What needs to be done: Retype the entries below without any change.

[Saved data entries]
——

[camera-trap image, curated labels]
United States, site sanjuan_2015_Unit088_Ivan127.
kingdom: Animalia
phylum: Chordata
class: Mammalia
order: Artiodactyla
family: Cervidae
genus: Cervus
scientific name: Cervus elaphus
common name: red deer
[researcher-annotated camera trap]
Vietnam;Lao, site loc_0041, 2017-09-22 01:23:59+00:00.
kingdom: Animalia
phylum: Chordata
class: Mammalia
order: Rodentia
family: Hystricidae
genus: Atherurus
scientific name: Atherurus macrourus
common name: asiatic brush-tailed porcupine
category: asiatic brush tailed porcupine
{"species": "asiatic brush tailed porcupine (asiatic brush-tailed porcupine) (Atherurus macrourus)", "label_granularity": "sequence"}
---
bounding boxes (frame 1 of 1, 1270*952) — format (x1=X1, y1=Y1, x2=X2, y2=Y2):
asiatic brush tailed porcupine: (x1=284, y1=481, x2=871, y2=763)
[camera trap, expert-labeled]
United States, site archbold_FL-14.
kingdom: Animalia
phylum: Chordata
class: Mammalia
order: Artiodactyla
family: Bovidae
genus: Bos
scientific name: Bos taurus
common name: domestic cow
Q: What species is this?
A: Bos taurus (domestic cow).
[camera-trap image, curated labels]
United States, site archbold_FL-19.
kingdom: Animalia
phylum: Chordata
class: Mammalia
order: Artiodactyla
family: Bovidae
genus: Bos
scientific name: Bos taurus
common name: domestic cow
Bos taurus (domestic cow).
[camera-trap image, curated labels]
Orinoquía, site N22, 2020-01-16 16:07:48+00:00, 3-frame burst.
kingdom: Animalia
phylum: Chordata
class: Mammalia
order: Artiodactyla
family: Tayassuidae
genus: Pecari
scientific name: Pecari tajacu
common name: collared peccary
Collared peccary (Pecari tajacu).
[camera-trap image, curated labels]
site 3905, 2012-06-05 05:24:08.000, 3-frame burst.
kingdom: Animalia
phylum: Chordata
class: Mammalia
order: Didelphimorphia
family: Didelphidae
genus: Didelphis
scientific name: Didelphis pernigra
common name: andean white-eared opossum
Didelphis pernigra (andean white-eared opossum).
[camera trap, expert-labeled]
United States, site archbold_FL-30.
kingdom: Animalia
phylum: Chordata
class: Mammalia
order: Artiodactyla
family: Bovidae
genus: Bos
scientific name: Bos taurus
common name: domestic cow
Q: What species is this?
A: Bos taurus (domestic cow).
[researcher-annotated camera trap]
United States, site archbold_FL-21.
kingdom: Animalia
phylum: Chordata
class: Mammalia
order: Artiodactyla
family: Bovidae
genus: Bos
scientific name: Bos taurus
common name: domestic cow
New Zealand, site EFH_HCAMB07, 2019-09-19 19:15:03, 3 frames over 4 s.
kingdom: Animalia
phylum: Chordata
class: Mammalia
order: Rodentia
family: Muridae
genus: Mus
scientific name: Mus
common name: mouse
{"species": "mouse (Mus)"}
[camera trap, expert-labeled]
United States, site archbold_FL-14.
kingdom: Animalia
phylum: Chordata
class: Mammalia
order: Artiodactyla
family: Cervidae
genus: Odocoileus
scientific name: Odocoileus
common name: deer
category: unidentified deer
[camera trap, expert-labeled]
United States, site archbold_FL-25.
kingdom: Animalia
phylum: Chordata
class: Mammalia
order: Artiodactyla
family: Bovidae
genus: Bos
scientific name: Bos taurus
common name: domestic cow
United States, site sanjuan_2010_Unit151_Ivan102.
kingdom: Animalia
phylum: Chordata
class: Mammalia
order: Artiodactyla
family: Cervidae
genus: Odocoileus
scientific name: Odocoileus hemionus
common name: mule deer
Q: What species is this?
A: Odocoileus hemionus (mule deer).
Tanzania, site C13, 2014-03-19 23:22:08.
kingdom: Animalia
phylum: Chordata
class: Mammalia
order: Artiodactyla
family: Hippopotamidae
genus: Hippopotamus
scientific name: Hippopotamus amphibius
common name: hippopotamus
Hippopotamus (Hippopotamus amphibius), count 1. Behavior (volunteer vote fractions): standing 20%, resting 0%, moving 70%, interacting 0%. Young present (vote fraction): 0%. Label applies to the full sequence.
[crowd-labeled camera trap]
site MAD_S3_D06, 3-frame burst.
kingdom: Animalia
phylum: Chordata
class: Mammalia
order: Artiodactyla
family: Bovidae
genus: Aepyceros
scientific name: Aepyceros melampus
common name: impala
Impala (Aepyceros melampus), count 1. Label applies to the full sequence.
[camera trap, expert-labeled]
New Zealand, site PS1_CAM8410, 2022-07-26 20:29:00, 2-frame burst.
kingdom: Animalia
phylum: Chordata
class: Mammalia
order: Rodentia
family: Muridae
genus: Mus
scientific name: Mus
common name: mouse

——

Answer for the task:
[camera-trap image, curated labels]
United States, site sanjuan_2015_Unit088_Ivan127.
kingdom: Animalia
phylum: Chordata
class: Mammalia
order: Artiodactyla
family: Cervidae
genus: Cervus
scientific name: Cervus elaphus
common name: red deer
[researcher-annotated camera trap]
Vietnam;Lao, site loc_0041, 2017-09-22 01:23:59+00:00.
kingdom: Animalia
phylum: Chordata
class: Mammalia
order: Rodentia
family: Hystricidae
genus: Atherurus
scientific name: Atherurus macrourus
common name: asiatic brush-tailed porcupine
category: asiatic brush tailed porcupine
{"species": "asiatic brush tailed porcupine (asiatic brush-tailed porcupine) (Atherurus macrourus)", "label_granularity": "sequence"}
---
bounding boxes (frame 1 of 1, 1270*952) — format (x1=X1, y1=Y1, x2=X2, y2=Y2):
asiatic brush tailed porcupine: (x1=284, y1=481, x2=871, y2=763)
[camera trap, expert-labeled]
United States, site archbold_FL-14.
kingdom: Animalia
phylum: Chordata
class: Mammalia
order: Artiodactyla
family: Bovidae
genus: Bos
scientific name: Bos taurus
common name: domestic cow
Q: What species is this?
A: Bos taurus (domestic cow).
[camera-trap image, curated labels]
United States, site archbold_FL-19.
kingdom: Animalia
phylum: Chordata
class: Mammalia
order: Artiodactyla
family: Bovidae
genus: Bos
scientific name: Bos taurus
common name: domestic cow
Bos taurus (domestic cow).
[camera-trap image, curated labels]
Orinoquía, site N22, 2020-01-16 16:07:48+00:00, 3-frame burst.
kingdom: Animalia
phylum: Chordata
class: Mammalia
order: Artiodactyla
family: Tayassuidae
genus: Pecari
scientific name: Pecari tajacu
common name: collared peccary
Collared peccary (Pecari tajacu).
[camera-trap image, curated labels]
site 3905, 2012-06-05 05:24:08.000, 3-frame burst.
kingdom: Animalia
phylum: Chordata
class: Mammalia
order: Didelphimorphia
family: Didelphidae
genus: Didelphis
scientific name: Didelphis pernigra
common name: andean white-eared opossum
Didelphis pernigra (andean white-eared opossum).
[camera trap, expert-labeled]
United States, site archbold_FL-30.
kingdom: Animalia
phylum: Chordata
class: Mammalia
order: Artiodactyla
family: Bovidae
genus: Bos
scientific name: Bos taurus
common name: domestic cow
Q: What species is this?
A: Bos taurus (domestic cow).
[researcher-annotated camera trap]
United States, site archbold_FL-21.
kingdom: Animalia
phylum: Chordata
class: Mammalia
order: Artiodactyla
family: Bovidae
genus: Bos
scientific name: Bos taurus
common name: domestic cow
New Zealand, site EFH_HCAMB07, 2019-09-19 19:15:03, 3 frames over 4 s.
kingdom: Animalia
phylum: Chordata
class: Mammalia
order: Rodentia
family: Muridae
genus: Mus
scientific name: Mus
common name: mouse
{"species": "mouse (Mus)"}
[camera trap, expert-labeled]
United States, site archbold_FL-14.
kingdom: Animalia
phylum: Chordata
class: Mammalia
order: Artiodactyla
family: Cervidae
genus: Odocoileus
scientific name: Odocoileus
common name: deer
category: unidentified deer
[camera trap, expert-labeled]
United States, site archbold_FL-25.
kingdom: Animalia
phylum: Chordata
class: Mammalia
order: Artiodactyla
family: Bovidae
genus: Bos
scientific name: Bos taurus
common name: domestic cow
United States, site sanjuan_2010_Unit151_Ivan102.
kingdom: Animalia
phylum: Chordata
class: Mammalia
order: Artiodactyla
family: Cervidae
genus: Odocoileus
scientific name: Odocoileus hemionus
common name: mule deer
Q: What species is this?
A: Odocoileus hemionus (mule deer).
Tanzania, site C13, 2014-03-19 23:22:08.
kingdom: Animalia
phylum: Chordata
class: Mammalia
order: Artiodactyla
family: Hippopotamidae
genus: Hippopotamus
scientific name: Hippopotamus amphibius
common name: hippopotamus
Hippopotamus (Hippopotamus amphibius), count 1. Behavior (volunteer vote fractions): standing 20%, resting 0%, moving 70%, interacting 0%. Young present (vote fraction): 0%. Label applies to the full sequence.
[crowd-labeled camera trap]
site MAD_S3_D06, 3-frame burst.
kingdom: Animalia
phylum: Chordata
class: Mammalia
order: Artiodactyla
family: Bovidae
genus: Aepyceros
scientific name: Aepyceros melampus
common name: impala
Impala (Aepyceros melampus), count 1. Label applies to the full sequence.
[camera trap, expert-labeled]
New Zealand, site PS1_CAM8410, 2022-07-26 20:29:00, 2-frame burst.
kingdom: Animalia
phylum: Chordata
class: Mammalia
order: Rodentia
family: Muridae
genus: Mus
scientific name: Mus
common name: mouse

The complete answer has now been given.